Now, I've fixed plenty of systems at my house from home users/customers with AV2010 and trojan variants though. These users don't have SEP, but use the normal range of AVG, McAfee, Kaspersky home products. (Anyone using a "free" version of these is just asking for it! -ed). Make sure you have the latest version of SEP mounted - 11.0.5 and keep checking the website for Maint Relses. One of the drawbacks here is that new relses have to manually installed un our "unmanaged" environment. There is some "down and dirtly" way to "script" perform the upgrades over the network but I haven't had time to sit down figure all that out.

So, all I can say is, thanks for the feedback and so far so good...

H


Oh man, tons of 'em.

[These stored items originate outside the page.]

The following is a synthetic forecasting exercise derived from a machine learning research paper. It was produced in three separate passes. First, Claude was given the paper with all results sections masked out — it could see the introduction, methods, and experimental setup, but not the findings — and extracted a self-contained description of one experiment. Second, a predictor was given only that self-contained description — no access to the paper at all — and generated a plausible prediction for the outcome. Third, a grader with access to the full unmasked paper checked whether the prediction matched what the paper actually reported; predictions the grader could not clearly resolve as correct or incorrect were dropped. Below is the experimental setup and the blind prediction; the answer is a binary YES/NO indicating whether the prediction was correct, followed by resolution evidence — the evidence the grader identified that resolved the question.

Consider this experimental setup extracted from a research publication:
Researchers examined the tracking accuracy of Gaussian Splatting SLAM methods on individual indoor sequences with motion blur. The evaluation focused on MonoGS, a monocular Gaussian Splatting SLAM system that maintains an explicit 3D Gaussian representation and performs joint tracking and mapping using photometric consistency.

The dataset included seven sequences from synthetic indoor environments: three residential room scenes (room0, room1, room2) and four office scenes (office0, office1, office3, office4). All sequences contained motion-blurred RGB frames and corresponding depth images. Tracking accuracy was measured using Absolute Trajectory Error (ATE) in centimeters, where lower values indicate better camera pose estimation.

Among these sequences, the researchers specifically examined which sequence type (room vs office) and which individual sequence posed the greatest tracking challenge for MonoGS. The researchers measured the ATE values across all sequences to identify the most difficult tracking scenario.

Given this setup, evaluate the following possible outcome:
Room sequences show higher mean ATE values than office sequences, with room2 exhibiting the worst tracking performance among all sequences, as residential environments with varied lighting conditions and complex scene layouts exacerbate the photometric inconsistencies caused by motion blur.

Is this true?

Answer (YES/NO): NO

I think the most recent was the AntispywareXP 2010 rogue anti-malware product. SEP didn't touch it. It hijacked IE, DNS, had popups from the system tray, disabled all the fun stuff like regedit and control panel, wouldn't let me install any commercial anti-spyware products by deleting their executables and dll's, forced the endpoint client to disable, etc.

ComboFix (if you know how to use it correctly) still cleaned it up, but endpoint didn't touch it.

edit: got another one today. Antivirus Live 2010
this one didn't stay resident in safe mode, so it was an easy clean.. but endpoint still didn't stop it.